Una donna contro il suo tempo
Il film racconta la vita di Ann Lee, figura mistica del XVIII secolo che, dopo aver perso i suoi quattro figli in tenera età, si trasforma in leader spirituale. Convinta di incarnare la parte femminile del Cristo, fonda una comunità utopica che predica il celibato, l’uguaglianza tra i sessi e una forma di devozione fatta di canti estatici e rituali fisici. Con pochi seguaci approda in America, dove costruisce una società alternativa capace di sfidare l’ordine religioso e sociale del suo tempo.
Un linguaggio filmico radicale
Fastvold gira interamente in 70 mm, dando vita a un’opera dal respiro epico e sensoriale.
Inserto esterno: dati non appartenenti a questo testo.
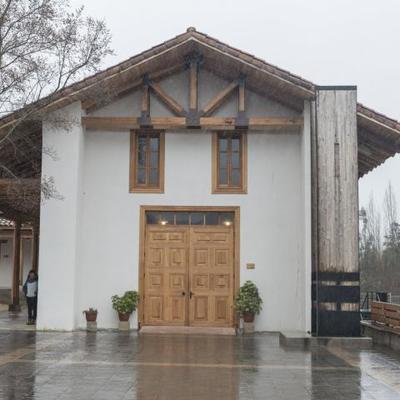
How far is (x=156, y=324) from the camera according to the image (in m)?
16.1

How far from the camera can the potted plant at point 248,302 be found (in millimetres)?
15664

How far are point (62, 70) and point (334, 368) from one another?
300 inches

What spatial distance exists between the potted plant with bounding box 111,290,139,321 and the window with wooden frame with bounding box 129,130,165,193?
2501 mm

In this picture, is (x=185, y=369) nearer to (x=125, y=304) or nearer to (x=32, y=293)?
(x=125, y=304)

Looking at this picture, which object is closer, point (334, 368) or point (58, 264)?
point (334, 368)

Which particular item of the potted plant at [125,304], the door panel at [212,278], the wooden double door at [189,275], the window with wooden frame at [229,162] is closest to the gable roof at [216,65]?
the window with wooden frame at [229,162]

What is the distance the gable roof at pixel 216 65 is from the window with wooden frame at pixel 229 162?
150 cm

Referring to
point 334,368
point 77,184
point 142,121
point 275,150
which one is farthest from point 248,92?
point 334,368

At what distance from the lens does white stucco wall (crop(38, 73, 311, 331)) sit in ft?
52.1

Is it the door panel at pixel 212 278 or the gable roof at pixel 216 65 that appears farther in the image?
the door panel at pixel 212 278

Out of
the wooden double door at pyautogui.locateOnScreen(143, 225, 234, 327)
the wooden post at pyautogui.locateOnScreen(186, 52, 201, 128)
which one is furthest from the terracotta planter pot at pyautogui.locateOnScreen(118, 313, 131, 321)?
the wooden post at pyautogui.locateOnScreen(186, 52, 201, 128)

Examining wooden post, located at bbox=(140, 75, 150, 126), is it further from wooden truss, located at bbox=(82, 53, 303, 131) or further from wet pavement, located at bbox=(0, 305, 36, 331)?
wet pavement, located at bbox=(0, 305, 36, 331)

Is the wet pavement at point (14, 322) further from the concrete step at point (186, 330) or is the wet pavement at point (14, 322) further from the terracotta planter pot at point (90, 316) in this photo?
the concrete step at point (186, 330)

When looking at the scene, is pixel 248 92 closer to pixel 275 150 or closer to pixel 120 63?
pixel 275 150
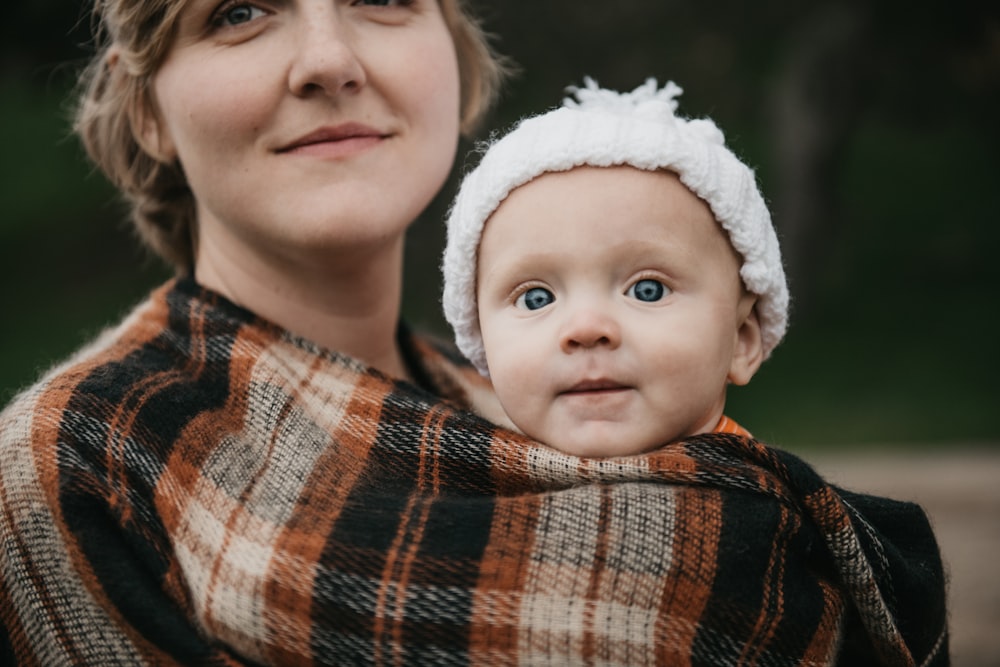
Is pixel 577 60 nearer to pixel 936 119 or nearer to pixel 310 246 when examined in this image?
pixel 936 119

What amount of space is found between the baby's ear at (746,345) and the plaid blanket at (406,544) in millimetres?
204

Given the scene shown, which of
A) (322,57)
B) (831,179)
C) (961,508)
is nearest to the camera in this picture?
(322,57)

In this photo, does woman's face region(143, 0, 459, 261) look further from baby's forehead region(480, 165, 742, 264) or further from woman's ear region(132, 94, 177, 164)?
baby's forehead region(480, 165, 742, 264)

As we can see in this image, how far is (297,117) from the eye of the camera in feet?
7.03

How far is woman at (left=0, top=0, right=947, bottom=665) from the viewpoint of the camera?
1666 millimetres

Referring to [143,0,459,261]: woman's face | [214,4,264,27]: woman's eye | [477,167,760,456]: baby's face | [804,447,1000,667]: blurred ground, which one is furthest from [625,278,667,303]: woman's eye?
[804,447,1000,667]: blurred ground

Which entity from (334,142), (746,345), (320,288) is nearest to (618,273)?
(746,345)

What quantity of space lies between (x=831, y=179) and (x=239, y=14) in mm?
7576

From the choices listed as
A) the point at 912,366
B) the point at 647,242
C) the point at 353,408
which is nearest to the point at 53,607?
the point at 353,408

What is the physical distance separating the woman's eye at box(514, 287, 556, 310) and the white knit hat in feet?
0.49

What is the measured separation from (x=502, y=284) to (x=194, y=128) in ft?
2.27

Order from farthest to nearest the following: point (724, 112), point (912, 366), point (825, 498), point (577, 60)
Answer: point (724, 112), point (577, 60), point (912, 366), point (825, 498)

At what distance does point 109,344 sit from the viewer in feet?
7.14

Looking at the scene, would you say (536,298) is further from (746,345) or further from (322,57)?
(322,57)
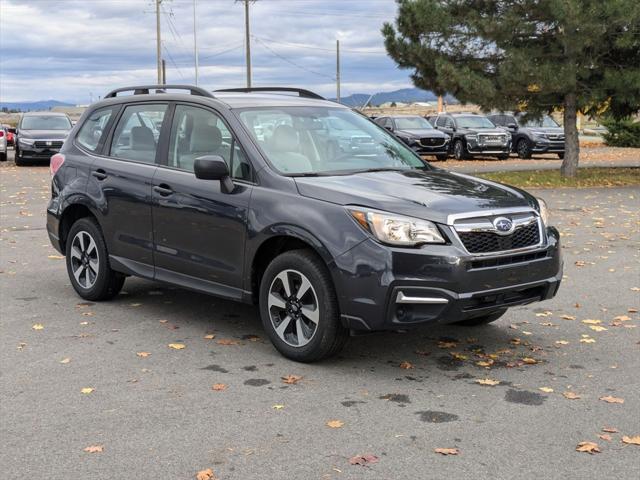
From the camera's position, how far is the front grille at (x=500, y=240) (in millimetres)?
5387

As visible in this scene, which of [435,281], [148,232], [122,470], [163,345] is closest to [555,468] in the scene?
[435,281]

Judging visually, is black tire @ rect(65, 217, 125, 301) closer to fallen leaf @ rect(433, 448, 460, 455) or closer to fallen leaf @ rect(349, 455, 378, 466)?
fallen leaf @ rect(349, 455, 378, 466)

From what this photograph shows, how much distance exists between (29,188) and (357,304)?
1645cm

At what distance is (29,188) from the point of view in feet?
66.1

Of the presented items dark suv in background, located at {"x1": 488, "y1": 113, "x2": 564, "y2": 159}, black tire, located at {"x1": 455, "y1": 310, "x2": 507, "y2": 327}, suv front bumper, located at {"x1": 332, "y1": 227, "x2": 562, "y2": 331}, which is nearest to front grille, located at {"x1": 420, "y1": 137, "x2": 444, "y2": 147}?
dark suv in background, located at {"x1": 488, "y1": 113, "x2": 564, "y2": 159}

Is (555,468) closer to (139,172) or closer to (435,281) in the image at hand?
(435,281)

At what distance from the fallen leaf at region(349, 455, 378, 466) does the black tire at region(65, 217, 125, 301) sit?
3.98 m

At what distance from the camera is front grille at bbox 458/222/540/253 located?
5.39 m

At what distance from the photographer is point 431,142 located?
100 feet

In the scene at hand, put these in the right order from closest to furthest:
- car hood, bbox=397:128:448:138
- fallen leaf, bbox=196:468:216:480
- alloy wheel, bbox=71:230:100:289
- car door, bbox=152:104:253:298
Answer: fallen leaf, bbox=196:468:216:480, car door, bbox=152:104:253:298, alloy wheel, bbox=71:230:100:289, car hood, bbox=397:128:448:138

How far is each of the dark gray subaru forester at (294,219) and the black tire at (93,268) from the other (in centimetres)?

Il film non si limita a raccontare: mostra il dolore del parto e della perdita, la fisicità della fede, il trasporto dei canti religiosi. Latte materno, sangue e sudore diventano parte integrante della messa in scena, con una forza visiva che non lascia indifferenti.
Se per alcuni The Testament of Ann Lee è un film eccessivo, per altri è un capolavoro che ridefinisce i confini del biopic spirituale. Di certo, Fastvold firma un’opera radicale che affronta il dolore e la fede con un coraggio raro, consegnando al pubblico un ritratto di donna che, tre secoli fa, ebbe la forza di immaginare un mondo diverso.
Un film che scuote, turba e divide, ma che conferma la vitalità di un cinema capace ancora di rischiare tutto pur di essere autentico.